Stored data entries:
= = = = = = =

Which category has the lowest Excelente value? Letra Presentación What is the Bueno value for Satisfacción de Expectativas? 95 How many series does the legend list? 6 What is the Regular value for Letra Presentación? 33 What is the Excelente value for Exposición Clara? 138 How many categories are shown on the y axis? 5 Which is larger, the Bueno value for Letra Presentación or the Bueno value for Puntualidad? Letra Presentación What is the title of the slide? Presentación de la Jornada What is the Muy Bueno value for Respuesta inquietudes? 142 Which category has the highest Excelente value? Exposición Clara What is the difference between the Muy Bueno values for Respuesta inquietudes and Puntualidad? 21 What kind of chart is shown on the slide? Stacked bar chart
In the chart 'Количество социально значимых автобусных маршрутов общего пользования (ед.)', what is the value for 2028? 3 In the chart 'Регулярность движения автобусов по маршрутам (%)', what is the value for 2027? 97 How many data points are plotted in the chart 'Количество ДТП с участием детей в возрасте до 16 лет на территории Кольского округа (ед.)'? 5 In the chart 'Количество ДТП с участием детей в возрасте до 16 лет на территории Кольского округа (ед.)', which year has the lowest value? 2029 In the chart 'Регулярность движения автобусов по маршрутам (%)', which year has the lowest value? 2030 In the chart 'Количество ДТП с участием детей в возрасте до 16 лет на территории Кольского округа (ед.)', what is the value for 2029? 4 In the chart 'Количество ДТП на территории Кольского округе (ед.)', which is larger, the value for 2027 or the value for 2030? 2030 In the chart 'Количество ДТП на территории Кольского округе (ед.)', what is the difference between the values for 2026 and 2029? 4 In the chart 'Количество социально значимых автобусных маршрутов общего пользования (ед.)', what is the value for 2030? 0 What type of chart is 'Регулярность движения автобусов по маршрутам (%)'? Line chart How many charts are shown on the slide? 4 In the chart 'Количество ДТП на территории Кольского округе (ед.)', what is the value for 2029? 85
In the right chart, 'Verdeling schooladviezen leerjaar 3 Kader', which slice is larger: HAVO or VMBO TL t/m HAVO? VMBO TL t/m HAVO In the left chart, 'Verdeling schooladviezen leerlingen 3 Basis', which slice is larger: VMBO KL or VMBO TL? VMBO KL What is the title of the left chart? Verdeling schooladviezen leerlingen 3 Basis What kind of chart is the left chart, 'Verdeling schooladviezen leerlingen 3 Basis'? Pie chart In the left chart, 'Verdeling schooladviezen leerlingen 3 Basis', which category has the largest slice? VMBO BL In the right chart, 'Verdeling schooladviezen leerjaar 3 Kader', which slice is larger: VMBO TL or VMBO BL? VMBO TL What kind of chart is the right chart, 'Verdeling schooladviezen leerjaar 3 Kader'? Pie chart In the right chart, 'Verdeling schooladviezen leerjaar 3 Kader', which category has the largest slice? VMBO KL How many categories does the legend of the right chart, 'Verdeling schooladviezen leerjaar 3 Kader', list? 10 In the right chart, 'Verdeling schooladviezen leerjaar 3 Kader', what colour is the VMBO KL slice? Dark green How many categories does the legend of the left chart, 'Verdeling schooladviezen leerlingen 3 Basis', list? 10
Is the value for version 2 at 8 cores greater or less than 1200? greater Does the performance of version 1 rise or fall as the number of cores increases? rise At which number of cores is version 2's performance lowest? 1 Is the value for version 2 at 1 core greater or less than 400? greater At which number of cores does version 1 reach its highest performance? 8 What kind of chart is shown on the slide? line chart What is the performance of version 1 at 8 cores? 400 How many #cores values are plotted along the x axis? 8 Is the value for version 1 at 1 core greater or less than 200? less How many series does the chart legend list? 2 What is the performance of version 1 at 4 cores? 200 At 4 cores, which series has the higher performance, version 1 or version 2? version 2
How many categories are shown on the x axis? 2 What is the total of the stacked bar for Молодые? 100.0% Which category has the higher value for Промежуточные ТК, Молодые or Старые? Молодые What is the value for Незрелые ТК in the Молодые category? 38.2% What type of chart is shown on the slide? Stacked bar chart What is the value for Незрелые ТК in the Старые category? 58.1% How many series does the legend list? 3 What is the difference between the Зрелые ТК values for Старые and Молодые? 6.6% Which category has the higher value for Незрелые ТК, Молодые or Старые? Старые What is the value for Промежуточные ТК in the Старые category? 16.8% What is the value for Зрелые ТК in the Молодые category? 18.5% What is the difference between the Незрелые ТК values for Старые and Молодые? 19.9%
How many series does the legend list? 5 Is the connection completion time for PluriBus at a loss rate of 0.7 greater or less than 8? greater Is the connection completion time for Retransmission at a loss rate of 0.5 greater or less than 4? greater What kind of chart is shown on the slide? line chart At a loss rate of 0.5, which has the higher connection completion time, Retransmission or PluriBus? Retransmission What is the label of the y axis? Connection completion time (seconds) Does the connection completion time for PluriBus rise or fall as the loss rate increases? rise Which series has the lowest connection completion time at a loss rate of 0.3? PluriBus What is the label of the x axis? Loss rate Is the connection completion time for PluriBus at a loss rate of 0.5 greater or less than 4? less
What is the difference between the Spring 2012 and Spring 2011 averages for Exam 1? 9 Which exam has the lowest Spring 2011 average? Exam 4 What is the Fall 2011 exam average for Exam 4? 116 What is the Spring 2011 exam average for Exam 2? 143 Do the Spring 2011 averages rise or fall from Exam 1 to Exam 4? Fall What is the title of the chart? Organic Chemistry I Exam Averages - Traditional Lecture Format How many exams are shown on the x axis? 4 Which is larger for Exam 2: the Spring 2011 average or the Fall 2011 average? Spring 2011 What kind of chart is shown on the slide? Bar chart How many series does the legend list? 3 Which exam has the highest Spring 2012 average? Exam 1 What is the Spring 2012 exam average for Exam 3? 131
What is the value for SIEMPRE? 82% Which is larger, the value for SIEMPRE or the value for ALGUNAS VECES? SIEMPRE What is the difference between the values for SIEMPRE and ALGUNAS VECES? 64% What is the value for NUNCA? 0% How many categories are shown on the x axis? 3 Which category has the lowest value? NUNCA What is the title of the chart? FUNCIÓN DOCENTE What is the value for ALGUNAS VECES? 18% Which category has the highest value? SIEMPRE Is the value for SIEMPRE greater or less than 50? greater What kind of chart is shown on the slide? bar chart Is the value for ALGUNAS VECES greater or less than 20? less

= = = = = = =

Goal of the exercise
Express the material from its first line to the line with "for 2029? 85" as a Markdown table with the columns Row and Line, giving each row a number and leaving out blank lines.

Exercise answer
| Row | Line |
|---|---|
| 1 | Which category has the lowest Excelente value? Letra Presentación What is the Bueno value for Satisfacción de Expectativas? 95 How many series does the legend list? 6 What is the Regular value for Letra Presentación? 33 What is the Excelente value for Exposición Clara? 138 How many categories are shown on the y axis? 5 Which is larger, the Bueno value for Letra Presentación or the Bueno value for Puntualidad? Letra Presentación What is the title of the slide? Presentación de la Jornada What is the Muy Bueno value for Respuesta inquietudes? 142 Which category has the highest Excelente value? Exposición Clara What is the difference between the Muy Bueno values for Respuesta inquietudes and Puntualidad? 21 What kind of chart is shown on the slide? Stacked bar chart |
| 2 | In the chart 'Количество социально значимых автобусных маршрутов общего пользования (ед.)', what is the value for 2028? 3 In the chart 'Регулярность движения автобусов по маршрутам (%)', what is the value for 2027? 97 How many data points are plotted in the chart 'Количество ДТП с участием детей в возрасте до 16 лет на территории Кольского округа (ед.)'? 5 In the chart 'Количество ДТП с участием детей в возрасте до 16 лет на территории Кольского округа (ед.)', which year has the lowest value? 2029 In the chart 'Регулярность движения автобусов по маршрутам (%)', which year has the lowest value? 2030 In the chart 'Количество ДТП с участием детей в возрасте до 16 лет на территории Кольского округа (ед.)', what is the value for 2029? 4 In the chart 'Количество ДТП на территории Кольского округе (ед.)', which is larger, the value for 2027 or the value for 2030? 2030 In the chart 'Количество ДТП на территории Кольского округе (ед.)', what is the difference between the values for 2026 and 2029? 4 In the chart 'Количество социально значимых автобусных маршрутов общего пользования (ед.)', what is the value for 2030? 0 What type of chart is 'Регулярность движения автобусов по маршрутам (%)'? Line chart How many charts are shown on the slide? 4 In the chart 'Количество ДТП на территории Кольского округе (ед.)', what is the value for 2029? 85 |